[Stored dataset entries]
-=-=-=-=-

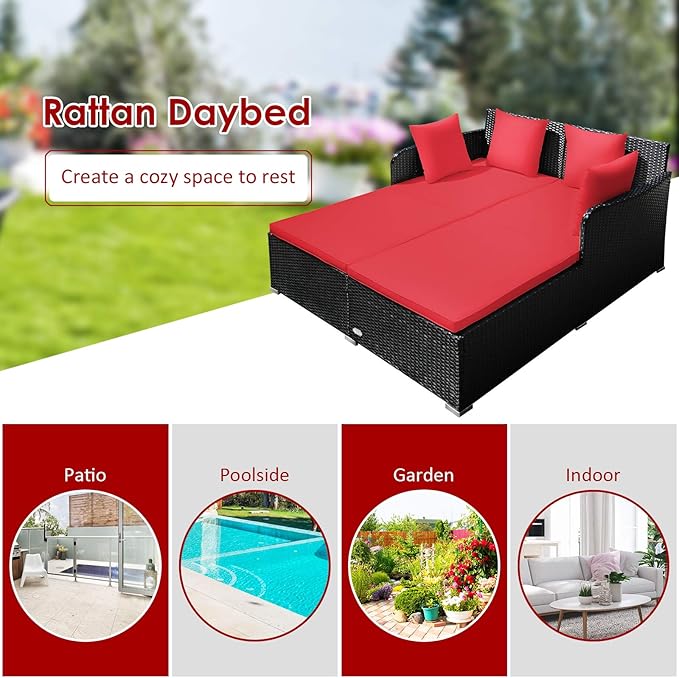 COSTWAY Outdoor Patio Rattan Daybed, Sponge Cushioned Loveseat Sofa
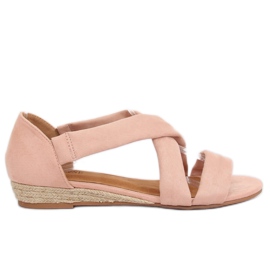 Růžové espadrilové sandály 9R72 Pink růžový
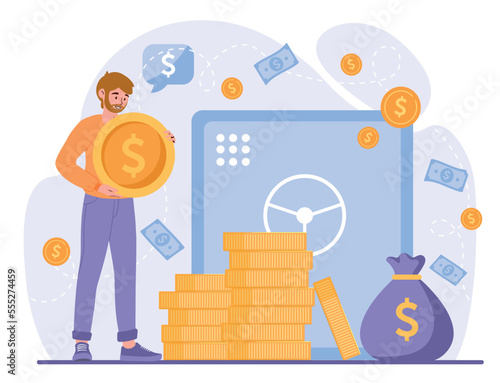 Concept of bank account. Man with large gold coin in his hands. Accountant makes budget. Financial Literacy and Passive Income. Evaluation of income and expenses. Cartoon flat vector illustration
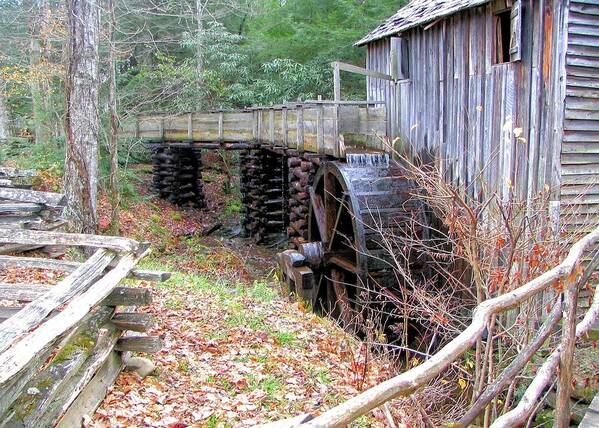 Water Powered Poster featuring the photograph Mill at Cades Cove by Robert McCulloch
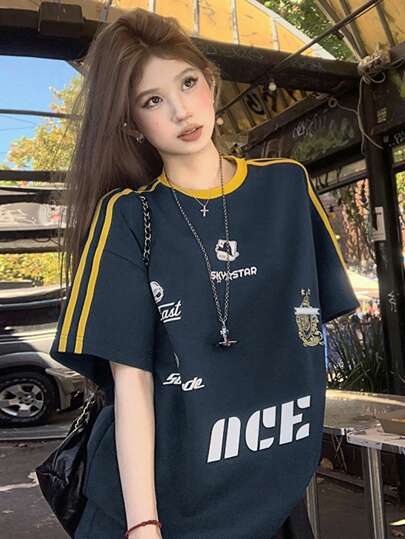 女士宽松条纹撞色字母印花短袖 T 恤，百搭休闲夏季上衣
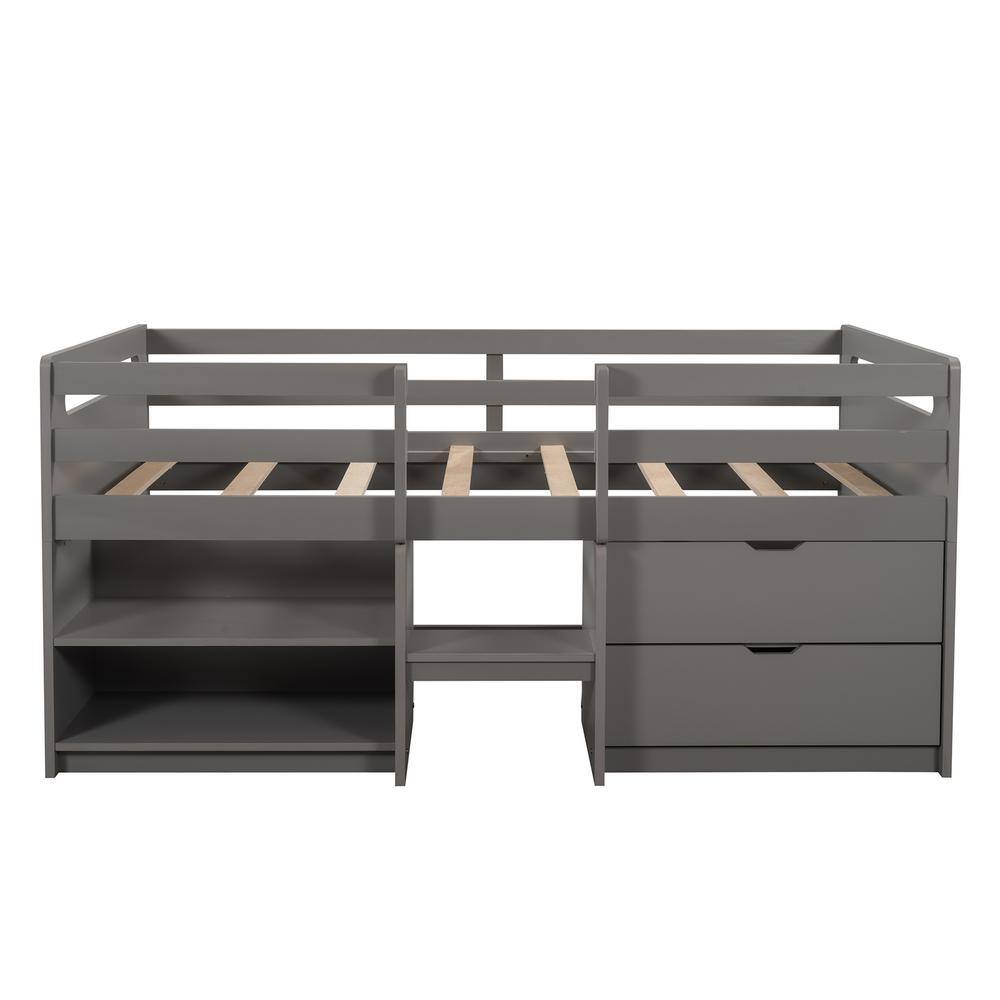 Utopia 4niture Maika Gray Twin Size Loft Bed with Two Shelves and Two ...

-=-=-=-=-

* TO-DO ITEM
Can you retype the text of every entry above word for word, leaving the pictures out of your answer?

* RESPONSE TO THIS TASK
 COSTWAY Outdoor Patio Rattan Daybed, Sponge Cushioned Loveseat Sofa
 Růžové espadrilové sandály 9R72 Pink růžový
 Concept of bank account. Man with large gold coin in his hands. Accountant makes budget. Financial Literacy and Passive Income. Evaluation of income and expenses. Cartoon flat vector illustration
 Water Powered Poster featuring the photograph Mill at Cades Cove by Robert McCulloch
 女士宽松条纹撞色字母印花短袖 T 恤，百搭休闲夏季上衣
 Utopia 4niture Maika Gray Twin Size Loft Bed with Two Shelves and Two ...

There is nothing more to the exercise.